Humoral Immune Reconstitution Kinetics after Allogeneic Hematopoietic Stem Cell Transplantation in Children: A Maturation Block of IgM Memory B Cells May Lead to Impaired Antibody Immune Reconstitution.

作者信息

Abdel-Azim Hisham, Elshoury Amro, Mahadeo Kris M, Parkman Robertson, Kapoor Neena

机构信息

Division of Hematology, Oncology, and Blood and Marrow Transplantation, Children's Hospital Los Angeles, Los Angeles, California; University of Southern California Keck School of Medicine, Los Angeles, California.

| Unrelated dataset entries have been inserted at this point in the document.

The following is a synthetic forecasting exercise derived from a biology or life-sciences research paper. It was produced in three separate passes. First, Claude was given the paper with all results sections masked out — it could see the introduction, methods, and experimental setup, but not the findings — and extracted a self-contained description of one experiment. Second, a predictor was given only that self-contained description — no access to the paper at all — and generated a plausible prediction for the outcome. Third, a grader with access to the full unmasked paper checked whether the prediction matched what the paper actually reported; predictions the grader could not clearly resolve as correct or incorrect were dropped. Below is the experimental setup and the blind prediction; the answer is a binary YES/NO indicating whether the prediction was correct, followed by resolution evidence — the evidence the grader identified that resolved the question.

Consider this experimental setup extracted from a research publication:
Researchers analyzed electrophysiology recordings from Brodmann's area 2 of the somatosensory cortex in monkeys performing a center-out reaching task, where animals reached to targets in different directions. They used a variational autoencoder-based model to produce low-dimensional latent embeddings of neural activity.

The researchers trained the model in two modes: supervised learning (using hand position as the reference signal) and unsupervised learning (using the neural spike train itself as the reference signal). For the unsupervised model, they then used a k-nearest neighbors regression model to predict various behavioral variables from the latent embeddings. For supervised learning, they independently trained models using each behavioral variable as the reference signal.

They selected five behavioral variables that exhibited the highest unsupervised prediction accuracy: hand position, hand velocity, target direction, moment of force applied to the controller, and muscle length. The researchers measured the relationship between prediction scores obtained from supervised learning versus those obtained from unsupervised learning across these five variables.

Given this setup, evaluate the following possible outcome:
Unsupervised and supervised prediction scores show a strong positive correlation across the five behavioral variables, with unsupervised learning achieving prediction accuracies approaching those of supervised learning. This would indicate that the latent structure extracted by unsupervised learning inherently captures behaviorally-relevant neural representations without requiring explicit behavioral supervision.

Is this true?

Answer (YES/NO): YES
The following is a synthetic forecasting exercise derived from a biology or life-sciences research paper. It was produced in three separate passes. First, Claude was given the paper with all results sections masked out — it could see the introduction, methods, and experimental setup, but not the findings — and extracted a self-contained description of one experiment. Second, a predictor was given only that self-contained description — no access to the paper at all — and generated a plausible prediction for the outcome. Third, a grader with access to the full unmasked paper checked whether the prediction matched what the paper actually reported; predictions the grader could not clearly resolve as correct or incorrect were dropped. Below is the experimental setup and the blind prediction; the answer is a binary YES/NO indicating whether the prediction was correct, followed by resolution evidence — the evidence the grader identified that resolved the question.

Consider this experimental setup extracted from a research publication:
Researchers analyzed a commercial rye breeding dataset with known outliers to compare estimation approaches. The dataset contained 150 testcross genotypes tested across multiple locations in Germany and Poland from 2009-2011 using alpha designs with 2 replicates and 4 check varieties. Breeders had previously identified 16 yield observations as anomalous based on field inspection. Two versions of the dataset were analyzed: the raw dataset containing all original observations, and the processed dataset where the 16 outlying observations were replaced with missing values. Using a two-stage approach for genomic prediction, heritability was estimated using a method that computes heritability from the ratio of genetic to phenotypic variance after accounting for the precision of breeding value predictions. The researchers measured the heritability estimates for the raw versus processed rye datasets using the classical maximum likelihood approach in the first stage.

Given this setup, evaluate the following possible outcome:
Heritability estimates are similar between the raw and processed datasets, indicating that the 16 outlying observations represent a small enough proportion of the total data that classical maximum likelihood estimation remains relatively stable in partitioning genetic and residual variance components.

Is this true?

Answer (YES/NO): NO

Division of Hematology, Oncology, and Blood and Marrow Transplantation, Children's Hospital Los Angeles, Los Angeles, California.

出版信息

Biol Blood Marrow Transplant. 2017 Sep;23(9):1437-1446. doi: 10.1016/j.bbmt.2017.05.005. Epub 2017 May 8.

Abstract

Although T cell immune reconstitution after allogeneic hematopoietic stem cell transplantation (allo-HSCT) has been well studied, long-term B cell immune reconstitution remains less characterized. We evaluated humoral immune reconstitution among 71 pediatric allo-HSCT recipients. Although tetanus toxoid antibody levels were normal at 1 year after allo-HSCT, antipolysaccharide carbohydrate antibodies remained persistently low for up to 5 years. While naive B cell counts normalized by 6 months, IgM memory B cell deficiency persisted for up to 2 years (P = .01); switched memory B cell deficiency normalized by 1 year after allo-HSCT. CD4 T cell immune reconstitution correlated with that of switched memory B cells as early as 6 months after allo-HSCT (r = .55, P = .002) but did not correlate with IgM memory B cells at any time point after allo-HSCT. Taken together, this suggests that allo-HSCT recipients have impaired antibody immune reconstitution, mainly due to IgM memory B cell maturation block, compared with more prompt T cell-dependent switched memory cell immune reconstitution. We further explored other factors that might affect humoral immune reconstitution. The use of total body irradiation was associated with lower naive B cells counts at 6 months after HSCT (P = .04) and lower IgM (P = .008) and switched (P = .003) memory B cells up to 2 years. Allo-HSCT recipients with extensive chronic graft-versus-host disease had lower IgM memory B cell counts (P = .03) up to 2 years after allo-HSCT. The use of cord blood was associated with better naive (P = .01), IgM (P = .0005), and switched memory (P = .006) B cells immune reconstitution. These findings may inform future prophylaxis and treatment strategies regarding risk of overwhelming infection, graft-versus-host disease, and post-allogeneic HSCT revaccination.

摘要

尽管异基因造血干细胞移植(allo-HSCT)后T细胞免疫重建已得到充分研究,但长期的B细胞免疫重建仍不太清楚。我们评估了71例儿科allo-HSCT受者的体液免疫重建情况。尽管allo-HSCT后1年破伤风类毒素抗体水平正常,但抗多糖碳水化合物抗体在长达5年的时间里一直持续偏低。虽然初始B细胞计数在6个月时恢复正常,但IgM记忆B细胞缺陷持续长达2年(P = 0.01);转换型记忆B细胞缺陷在allo-HSCT后1年恢复正常。CD4 T细胞免疫重建早在allo-HSCT后6个月就与转换型记忆B细胞的重建相关(r = 0.55,P = 0.002),但在allo-HSCT后的任何时间点都与IgM记忆B细胞无关。综上所述,这表明与更迅速的T细胞依赖性转换型记忆细胞免疫重建相比,allo-HSCT受者的抗体免疫重建受损,主要是由于IgM记忆B细胞成熟受阻。我们进一步探讨了其他可能影响体液免疫重建的因素。全身照射的使用与HSCT后6个月时较低的初始B细胞计数(P = 0.04)以及长达2年时较低的IgM(P = 0.008)和转换型(P = 0.003)记忆B细胞相关。患有广泛慢性移植物抗宿主病的allo-HSCT受者在allo-HSCT后长达2年时IgM记忆B细胞计数较低(P = 0.03)。脐血的使用与更好的初始(P = 0.01)、IgM(P = 0.0005)和转换型记忆(P = 0.006)B细胞免疫重建相关。这些发现可能为未来关于严重感染风险、移植物抗宿主病和异基因HSCT后重新接种疫苗的预防和治疗策略提供参考。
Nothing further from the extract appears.